A strange thing happens in health IT solution procurement, and by extension government initiatives that seek to influence it. See if you can disagree with the following characterisation of health provider organisations as solution purchasers.

Think You’re Getting What You Want?

CIOs and CMOs have known for years if not decades that:

  • the data used inside their institution are their most important asset – either as a productive resource, or at least as an object of risk management.
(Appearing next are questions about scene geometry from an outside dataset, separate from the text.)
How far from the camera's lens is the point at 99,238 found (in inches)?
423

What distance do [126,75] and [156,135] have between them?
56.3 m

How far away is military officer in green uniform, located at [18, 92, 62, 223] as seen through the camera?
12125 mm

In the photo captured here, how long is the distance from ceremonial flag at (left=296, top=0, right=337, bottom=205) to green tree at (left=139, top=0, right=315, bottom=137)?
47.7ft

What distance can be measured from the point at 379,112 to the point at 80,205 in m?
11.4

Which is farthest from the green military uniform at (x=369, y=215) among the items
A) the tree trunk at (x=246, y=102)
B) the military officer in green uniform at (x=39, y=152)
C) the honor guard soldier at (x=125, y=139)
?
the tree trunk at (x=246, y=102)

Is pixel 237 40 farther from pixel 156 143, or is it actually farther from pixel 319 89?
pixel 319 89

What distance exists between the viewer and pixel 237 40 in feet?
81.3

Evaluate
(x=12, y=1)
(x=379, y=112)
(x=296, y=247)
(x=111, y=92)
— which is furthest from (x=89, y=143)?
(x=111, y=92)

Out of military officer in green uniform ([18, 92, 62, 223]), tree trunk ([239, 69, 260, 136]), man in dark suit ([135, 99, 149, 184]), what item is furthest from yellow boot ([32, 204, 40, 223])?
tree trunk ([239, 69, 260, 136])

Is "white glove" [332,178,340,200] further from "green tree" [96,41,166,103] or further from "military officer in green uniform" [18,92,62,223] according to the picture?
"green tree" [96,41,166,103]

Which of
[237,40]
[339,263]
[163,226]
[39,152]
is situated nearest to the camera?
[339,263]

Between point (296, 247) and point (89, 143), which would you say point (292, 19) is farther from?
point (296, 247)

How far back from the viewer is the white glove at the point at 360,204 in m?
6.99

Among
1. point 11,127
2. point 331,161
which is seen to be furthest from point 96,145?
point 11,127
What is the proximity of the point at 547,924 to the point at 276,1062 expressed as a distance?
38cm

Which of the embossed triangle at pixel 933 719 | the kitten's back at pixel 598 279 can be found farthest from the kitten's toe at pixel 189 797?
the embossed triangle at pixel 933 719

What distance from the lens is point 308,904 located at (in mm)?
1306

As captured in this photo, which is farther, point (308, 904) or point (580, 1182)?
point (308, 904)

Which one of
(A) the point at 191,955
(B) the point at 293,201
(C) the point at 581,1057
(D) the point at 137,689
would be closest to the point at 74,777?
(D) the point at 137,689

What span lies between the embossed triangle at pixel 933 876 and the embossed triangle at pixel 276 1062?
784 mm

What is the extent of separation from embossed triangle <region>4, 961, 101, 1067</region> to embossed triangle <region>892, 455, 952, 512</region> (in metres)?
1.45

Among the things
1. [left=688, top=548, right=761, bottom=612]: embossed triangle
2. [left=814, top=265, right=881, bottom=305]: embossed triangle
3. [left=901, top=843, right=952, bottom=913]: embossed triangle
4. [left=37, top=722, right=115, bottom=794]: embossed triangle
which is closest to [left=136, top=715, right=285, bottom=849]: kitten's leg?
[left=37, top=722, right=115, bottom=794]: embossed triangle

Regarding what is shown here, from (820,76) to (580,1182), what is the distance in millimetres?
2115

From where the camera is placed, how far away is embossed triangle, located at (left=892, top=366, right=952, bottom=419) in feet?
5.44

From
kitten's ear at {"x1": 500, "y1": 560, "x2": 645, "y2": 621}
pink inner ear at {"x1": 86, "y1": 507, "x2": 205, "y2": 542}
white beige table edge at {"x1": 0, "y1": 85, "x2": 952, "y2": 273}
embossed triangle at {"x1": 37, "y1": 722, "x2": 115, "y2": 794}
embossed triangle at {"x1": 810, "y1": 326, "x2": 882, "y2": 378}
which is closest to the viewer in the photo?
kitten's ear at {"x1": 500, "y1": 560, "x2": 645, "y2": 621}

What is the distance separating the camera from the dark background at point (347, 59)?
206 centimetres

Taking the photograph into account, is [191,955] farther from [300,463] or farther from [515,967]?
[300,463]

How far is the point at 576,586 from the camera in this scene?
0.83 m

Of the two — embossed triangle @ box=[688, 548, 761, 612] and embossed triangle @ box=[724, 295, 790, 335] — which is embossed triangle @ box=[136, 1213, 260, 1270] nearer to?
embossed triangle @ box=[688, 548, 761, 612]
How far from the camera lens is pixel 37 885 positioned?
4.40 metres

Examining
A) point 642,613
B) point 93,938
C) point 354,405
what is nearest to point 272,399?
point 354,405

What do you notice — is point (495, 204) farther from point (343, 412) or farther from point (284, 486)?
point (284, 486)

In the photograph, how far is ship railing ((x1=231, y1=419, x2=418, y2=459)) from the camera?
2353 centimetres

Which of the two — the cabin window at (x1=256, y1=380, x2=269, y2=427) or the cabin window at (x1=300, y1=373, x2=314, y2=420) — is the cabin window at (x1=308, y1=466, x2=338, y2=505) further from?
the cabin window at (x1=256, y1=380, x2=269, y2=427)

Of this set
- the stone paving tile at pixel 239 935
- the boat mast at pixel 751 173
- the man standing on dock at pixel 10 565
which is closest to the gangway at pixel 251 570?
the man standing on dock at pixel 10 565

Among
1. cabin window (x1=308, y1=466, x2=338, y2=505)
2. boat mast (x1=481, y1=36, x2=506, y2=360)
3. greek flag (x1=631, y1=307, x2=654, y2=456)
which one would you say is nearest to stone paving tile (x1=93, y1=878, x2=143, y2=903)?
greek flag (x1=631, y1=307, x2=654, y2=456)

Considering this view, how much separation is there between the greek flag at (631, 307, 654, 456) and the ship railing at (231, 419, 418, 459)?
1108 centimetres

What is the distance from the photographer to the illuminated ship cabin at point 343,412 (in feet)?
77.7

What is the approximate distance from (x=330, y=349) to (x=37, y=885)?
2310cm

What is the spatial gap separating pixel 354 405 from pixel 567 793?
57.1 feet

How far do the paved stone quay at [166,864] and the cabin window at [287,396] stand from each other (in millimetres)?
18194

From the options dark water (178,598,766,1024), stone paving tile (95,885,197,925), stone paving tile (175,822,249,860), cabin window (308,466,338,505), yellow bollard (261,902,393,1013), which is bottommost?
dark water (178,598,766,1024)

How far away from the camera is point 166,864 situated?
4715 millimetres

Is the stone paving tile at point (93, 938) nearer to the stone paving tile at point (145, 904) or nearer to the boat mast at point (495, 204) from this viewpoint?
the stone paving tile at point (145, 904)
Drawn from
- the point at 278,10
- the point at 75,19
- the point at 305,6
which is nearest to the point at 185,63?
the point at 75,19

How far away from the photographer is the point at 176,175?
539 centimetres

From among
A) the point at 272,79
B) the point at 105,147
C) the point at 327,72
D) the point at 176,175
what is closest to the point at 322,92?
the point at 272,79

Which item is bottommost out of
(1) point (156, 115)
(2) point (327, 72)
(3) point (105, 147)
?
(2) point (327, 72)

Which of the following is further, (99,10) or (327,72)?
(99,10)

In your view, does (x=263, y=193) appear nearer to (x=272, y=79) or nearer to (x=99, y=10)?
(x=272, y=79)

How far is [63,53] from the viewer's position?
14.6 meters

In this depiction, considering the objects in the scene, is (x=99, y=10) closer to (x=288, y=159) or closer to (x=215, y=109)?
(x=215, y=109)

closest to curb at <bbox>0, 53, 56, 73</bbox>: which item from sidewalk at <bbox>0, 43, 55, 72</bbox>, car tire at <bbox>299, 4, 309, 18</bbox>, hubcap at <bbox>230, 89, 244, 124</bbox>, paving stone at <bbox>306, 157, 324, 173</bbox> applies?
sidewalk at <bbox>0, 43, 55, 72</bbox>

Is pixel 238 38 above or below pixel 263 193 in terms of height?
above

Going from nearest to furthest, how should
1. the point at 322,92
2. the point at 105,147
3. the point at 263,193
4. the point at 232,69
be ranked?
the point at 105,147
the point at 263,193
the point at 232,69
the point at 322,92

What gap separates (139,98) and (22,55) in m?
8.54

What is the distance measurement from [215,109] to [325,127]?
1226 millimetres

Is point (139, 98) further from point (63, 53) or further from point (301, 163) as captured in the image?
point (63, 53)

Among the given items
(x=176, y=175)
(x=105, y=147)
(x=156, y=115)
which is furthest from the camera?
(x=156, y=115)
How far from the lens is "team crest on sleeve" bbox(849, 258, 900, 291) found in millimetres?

Most today would understand it as both.
  • the data used inside their institution is not all produced inside their institution – lab data often comes from external lab companies; they obtain or would like to obtain GP data such as medications lists, problem lists and so on;
  • their main vendor solution never supports the data richness actually required by clinicians – it is well known for example that most hospitals contain dozens if not hundreds of hidden specialist’s databases, often referred to as the ‘Access Database problem';
  • if they want to switch to a new vendor, the changeover costs related to the data alone are massive and the risks so great that this consideration alone paralyses them for years with the current ineffective solution;
  • no one vendor can produce all the functionality they require - even the biggest vendor has a ‘roadmap’ containing numerous features the provider wants today; no large procurement doesn’t involve significant and horribly expensive ‘customisation';
  • they cannot possibly afford to buy all the functionality they require in one go – if they wrote down the full wish list and then published a tender for it with an open budget, the resulting price tag would undoubtedly be beyond their means;
  • procurement of multiple ‘best-of-breed’ solutions for e.g. inpatient, ER, ambulatory etc, come with huge ongoing cost for data and workflow integration;
  • they cannot possibly afford logistically to deploy all the functionality they want in one go – the human costs and challenges of change management not to mention solution integration make this impossible;
  • asking for even the smallest change to the data schema or core functionality costs inordinate amounts of money and usually a long wait as well;
  • it would be nice if their IT department could have access to ‘their’ data, but of course they can’t, not without the vendor’s say so and price tag.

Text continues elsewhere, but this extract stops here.